Saturday, March 12, 2016

FDR | Mar. 12–First Fireside Chat, 1933

FDR Delivering "Fireside Chat"
On this day in 1933, eight days after his inauguration, President Franklin D. Roosevelt gave his first national radio address or “fireside chat,” broadcast directly from the White House.

FDR began his first address with the words: “I want to talk for a few minutes with the people of the United States about banking.”

He had told his lifelong-GOP Secretary of the Treasury, Will Woodin, that he didn't want to be bothered with the details of the solution to the bank panic because he was going to concentrate on communicating the resolution to the public. This was a disappointment to Columbia Prof. Raymond Moley, who was serving as FDR's adviser on the banking crisis and wanted to consult with FDR at every point, but Woodin went right to work.

The Friday before FDR's inauguration, most banks had already been closed because so many states had initiated their own bank holidays, to give the banks some breathing room as depositors were lining up to withdraw all their money (outgoing President Hoover wouldn't act without FDR's agreement, and FDR's position was that he was not going to become President until March 4).

The scene of panic throughout the banking system was shown vividly in Frank Capra's movie It's a Wonderful Life (1947), starring Jimmy Stewart as small-town banker George Bailey, who is considering suicide as he sees his depositors destroying his bank, one depositor at a time.

FDR's first act was to announce a Federal bank holiday – i.e., a presidentially ordered closing of the banks – pending examination of all the banks (largest ones first) and the reopening only of the solvent banks. Secretary Woodin knew what to do as a top manager, because he had been Chairman of a locomotive company and President of a railway car manufacturer that in 1928 were two of the 20 companies in the Dow. He started working around the clock as if it were a three-shift factory, pushing government staff to:
  • Print $2 billion more greenbacks for the banks to have on hand.
  • Publicize the printing and packing of the greenbacks with filmed news clips for the cinemas.
  • Close the banks.
  • Examine the banks one by one for solvency, on a priority basis.
  • Reopen the sound banks.
  • Take steps to close and liquidate the unsound banks.
  • Prepare new legislation to prevent a recurrence of the banking crisis–the legislation being passed within months as the Banking Act of 1933, aka the Glass-Steagall Act, named for the bank-regulatory provisions proposed by Senate Banking Chair Carter Glass (D-Va.) and the deposit-insurance plan proposed by House Banking Chair Henry B. Steagall (D-Ala.).
  • Prepare new legislation to provide oversight over non-bank financial institutions, which became the Securities Exchange Act of 1933.
Meanwhile, FDR laid the public-communications groundwork for all these steps. In his Fireside Chat he explained the closure of the banks as necessary to stop a surge in withdrawals by panicked depositors. Many banks would be reopening the next day, FDR said, and he thanked Americans for their  “fortitude and good temper” during the period of the bank holidays.

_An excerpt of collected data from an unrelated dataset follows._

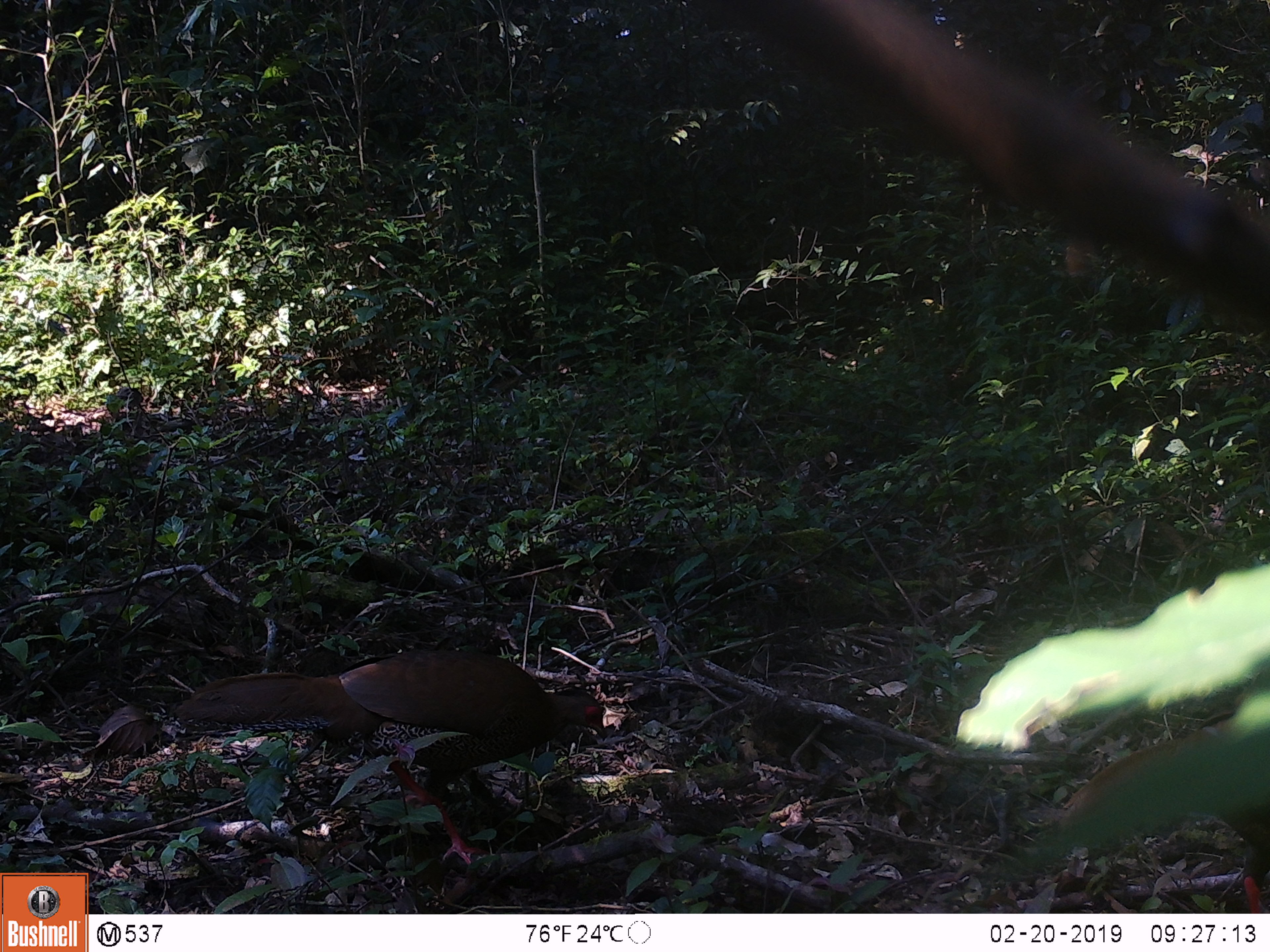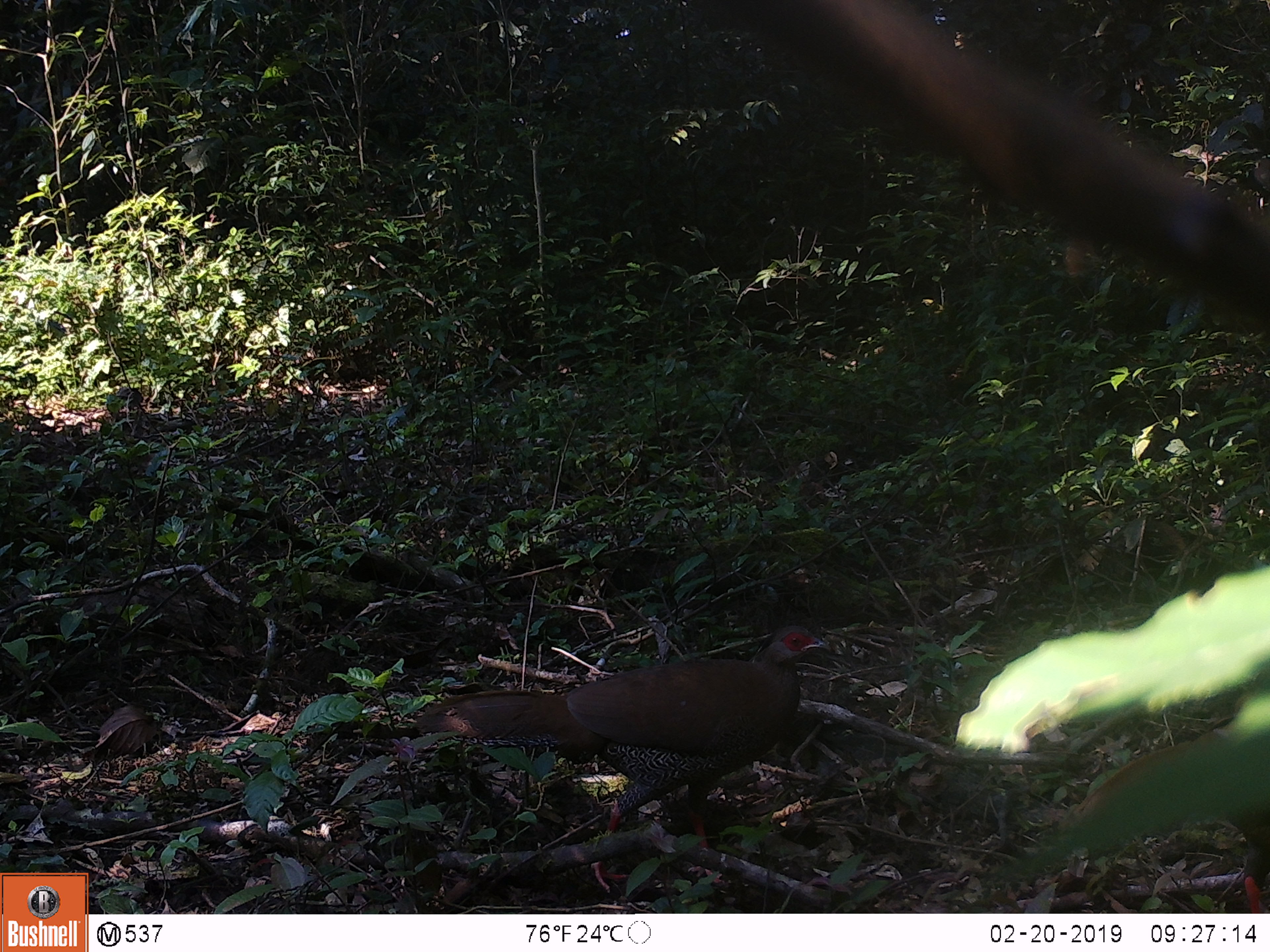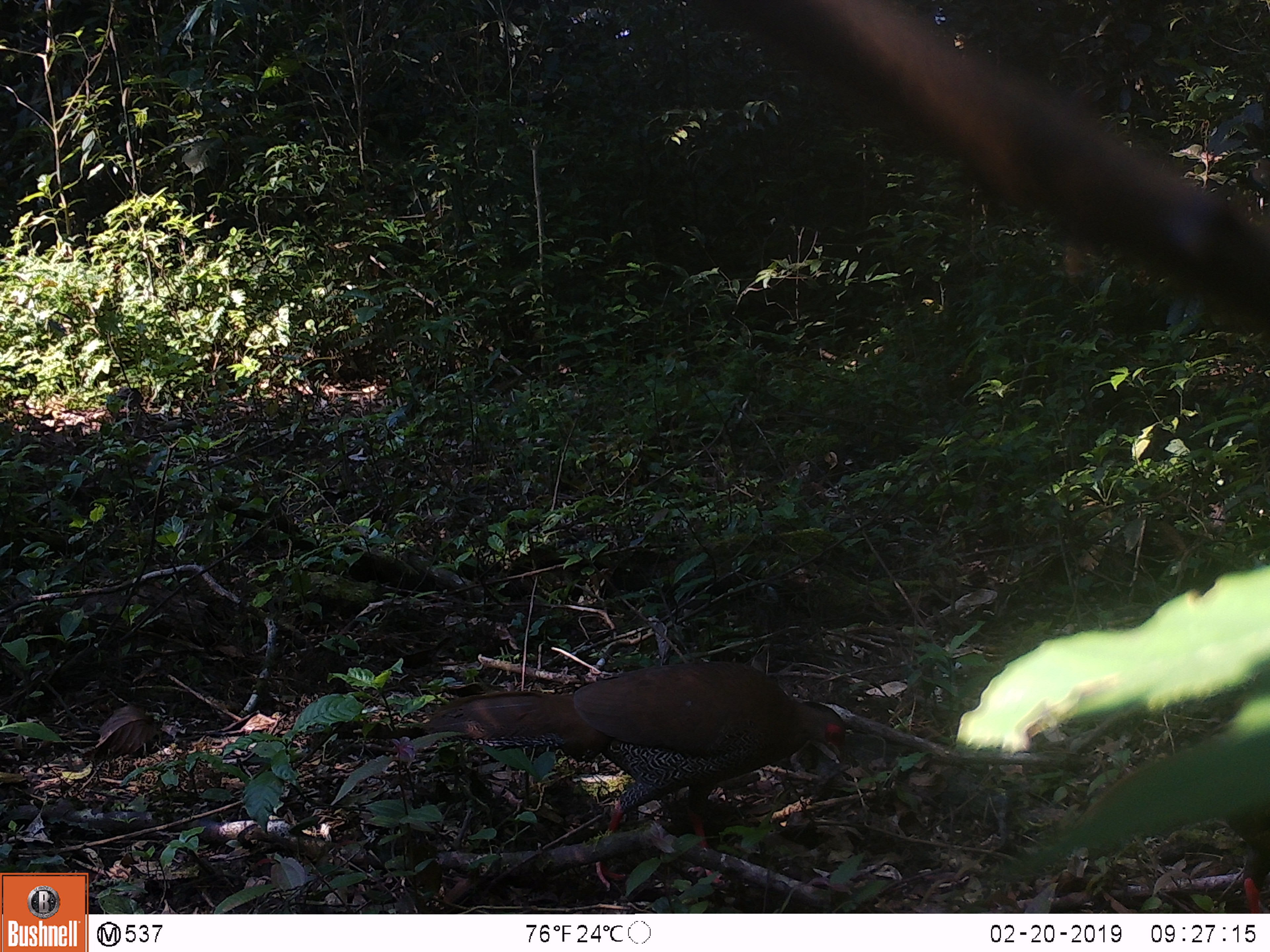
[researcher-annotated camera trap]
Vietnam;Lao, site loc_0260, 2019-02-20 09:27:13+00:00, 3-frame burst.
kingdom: Animalia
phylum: Chordata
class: Aves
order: Galliformes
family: Phasianidae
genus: Lophura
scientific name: Lophura nycthemera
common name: silver pheasant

When FDR took office, the United States was suffering the highest rate of unemployment, with between one-fourth and one-third of workers being unemployed.

The Fireside Chat got its name from radio journalist Robert (Bob) Trout, who was called "the Iron Man of Radio" for his ability to keep talking during a breaking news story. FDR's purpose was to inspire confidence in himself and in the nonfunctioning banking system. While the chats sound folksy, FDR took great pains to make them that way, using simple vocabulary and anecdotes. Presidents had previously communicated with their citizens almost exclusively through journalists. The Fireside Chats were without precedent and they were effective because radios were still magical and were owned by 90 percent of U.S. households.